The Dow Jones Industrial Average closed that year at 1258, the federal deficit was at $1.3 trillion and the median household income was just under $21,000. The U.S. economy was climbing out of a recession with the national unemployment rate dropping from nearly 11 percent at the beginning of the year to 8.3 percent by the end.

 

            William Banowsky was the University of Oklahoma’s president. OU’s football team was just completing another 8-4 season, the latest in a succession of disappointing finishes for the traditional powerhouse.

           

            Among the club’s founding members were journalist and publisher John Dwyer, dentist Steve Hoelscher and businessmen Fred Walden, Randy Woods, Kim Bollinger and Robert Wilkerson.

 

            Through the 1980s, the club created its logo and drafted its bylaws. In the 1990s, the club drafted a mission statement expressing its commitment to Norman’s small business community, and it published its first website.

 

The first club meeting was held at the Red Parrot, a popular Norman restaurant operating out of a remodeled gas station on S University Boulevard.

 

The club’s first president was founding-member Dwyer, who went on to become an author and leading Oklahoma historian.

 

At the time, Dwyer and other founding members envisioned the club as a helpful resource for business builders.

 

It had social and camaraderie benefits, like the Rotary Club, Dwyer said. But the NBA would make an even more direct and effective effort to help its members build successful businesses.

 

It had a distinctly youthful feel, and its members were in their mid to late 20s. The club recognized members of the month, which went to those whose business referrals did the most to help other club members.

 

 Founding-member Walden remembered his first meeting.

 

“When I first attended, we met in a little room on the west side of the old Holiday Inn on W Main and I- 35. I believe the room was called the "Bud Wilkinson" room.
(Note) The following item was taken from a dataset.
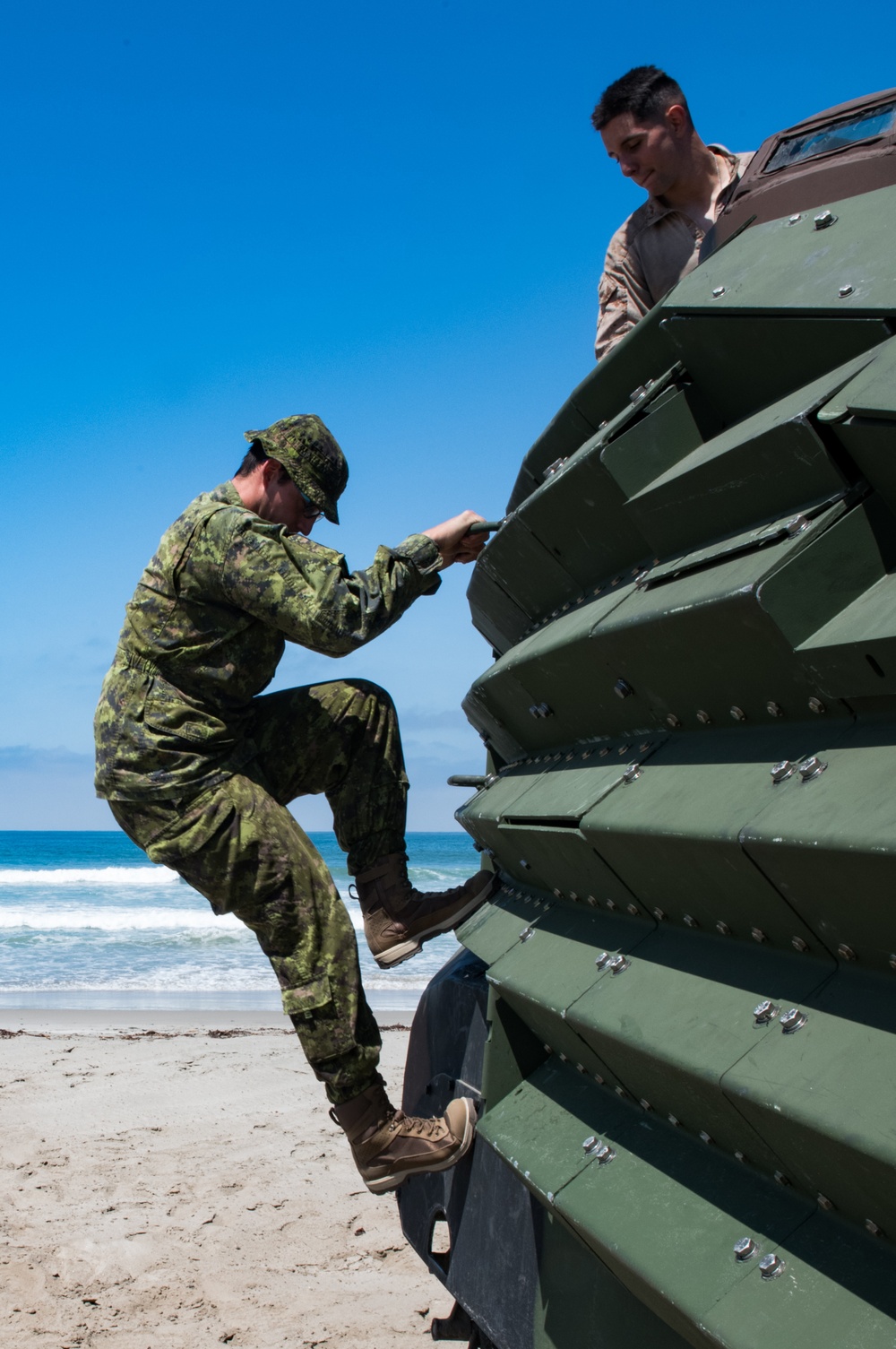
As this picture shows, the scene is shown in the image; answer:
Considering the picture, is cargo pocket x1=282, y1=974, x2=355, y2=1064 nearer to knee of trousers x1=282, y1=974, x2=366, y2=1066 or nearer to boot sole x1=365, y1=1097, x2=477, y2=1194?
knee of trousers x1=282, y1=974, x2=366, y2=1066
It was small and had only one table, approximately 10-feet long, and we sat in office chairs, the room could not have been over 8-feet wide and maybe 14-feet long.”

 

“I believe Ramey Foor, John Dwyer , Robert Wilkerson ( he sponsored me) his wife, Vanetta Wilkerson, Kim Bollinger, and Randy Woods were everyone that attended my first meeting,” Walden said.

 

The Norman Business Association has moved its meetings to several locations through the years, but they have always been held over breakfast and on Fridays.

 

Today, the club meets at 7 a.m. each Friday at the Trails Golf Club. There is usually a speaker invited to address current community issues or to share perspectives from interesting travels, avocations or achievements.

 

Some of the club’s founding members are still regular participants, enriching the club’s long tradition of friendliness, comradery and civic engagement. Guests and new members are always welcomed.